ИСХОДНЫЙ ТЕКСТ
━━━━

Дневники, стр. 32

21. VIII. (3.IХ.) 21

Висбаден.

Прогулка в лес. Мережковский читал свою статью по поводу письма 44 матерей. Сквозь лес воздушно-сизая гора на легком золоте заката.

26.VIII. (8.IX.)

Вчера был особенно чудесный день. Спал накануне мало, а бодрость, бойкость и уверенность ума. Прошли утром с Верой в город полем за санаторий. Город в долине грифельный, местами розоватый блеск крыш – и все в изумит, синеве, тонкой, блестящей, эфирной.

Вечером в лесу. Готические просеки. Вдали поют дети – растут в почтении к красоте и законам мира. Листва в лесу цвета гречневой шелухи.

В России едят грязь, нечистоты, топят голодных детей в речках. И опять литераторы в роли кормителей! Эти прокормят! "Горький при смерти" – как всегда, конечно. «…»

15 сент. н. с. 21 г.

Нынче в 3 уезжаем из Висбадена. А какая погода! Дрозды в лесу, в тишине – как в России.

Быстрая начальственная походка начальников станций.

27 Окт. – 9 Ноября 1921 г.

━━━━

ВЫБОРКА ДАННЫХ
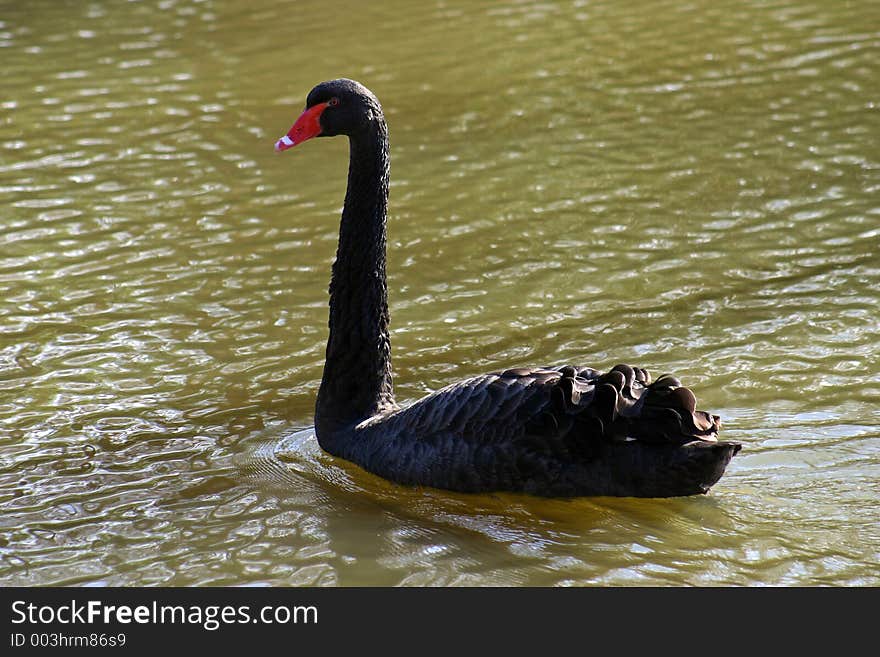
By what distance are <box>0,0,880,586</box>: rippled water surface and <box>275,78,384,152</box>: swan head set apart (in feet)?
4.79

━━━━

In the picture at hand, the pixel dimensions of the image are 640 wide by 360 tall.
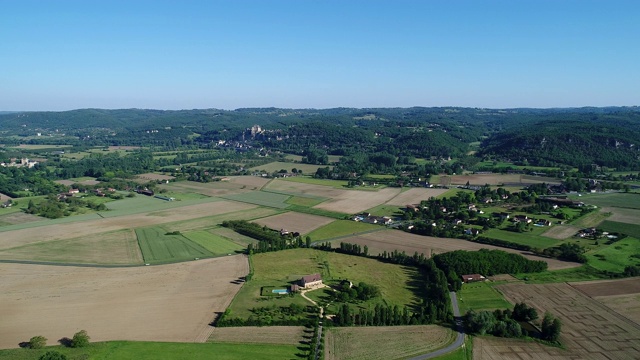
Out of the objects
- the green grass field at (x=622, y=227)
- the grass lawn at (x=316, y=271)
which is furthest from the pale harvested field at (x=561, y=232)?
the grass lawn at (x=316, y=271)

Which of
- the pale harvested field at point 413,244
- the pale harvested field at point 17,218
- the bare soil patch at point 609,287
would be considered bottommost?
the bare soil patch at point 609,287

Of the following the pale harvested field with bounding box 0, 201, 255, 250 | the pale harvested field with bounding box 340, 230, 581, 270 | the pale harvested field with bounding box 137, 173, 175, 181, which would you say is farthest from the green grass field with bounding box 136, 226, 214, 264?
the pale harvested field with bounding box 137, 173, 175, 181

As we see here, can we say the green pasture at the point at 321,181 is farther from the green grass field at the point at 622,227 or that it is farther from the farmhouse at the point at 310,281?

━━━━

ЗАДАНИЕ 1
Что, согласно исходному тексту, читал Мережковский во время прогулки в лес?
ЗАДАНИЕ 2
Перепечатайте из исходного текста всё от слов «Вечером в лесу.» и до слов «Ноября 1921 г.» включительно.

ОТВЕТ 1
Свою статью по поводу письма 44 матерей.

ОТВЕТ 2
Вечером в лесу. Готические просеки. Вдали поют дети – растут в почтении к красоте и законам мира. Листва в лесу цвета гречневой шелухи.

В России едят грязь, нечистоты, топят голодных детей в речках. И опять литераторы в роли кормителей! Эти прокормят! "Горький при смерти" – как всегда, конечно. «…»

15 сент. н. с. 21 г.

Нынче в 3 уезжаем из Висбадена. А какая погода! Дрозды в лесу, в тишине – как в России.

Быстрая начальственная походка начальников станций.

27 Окт. – 9 Ноября 1921 г.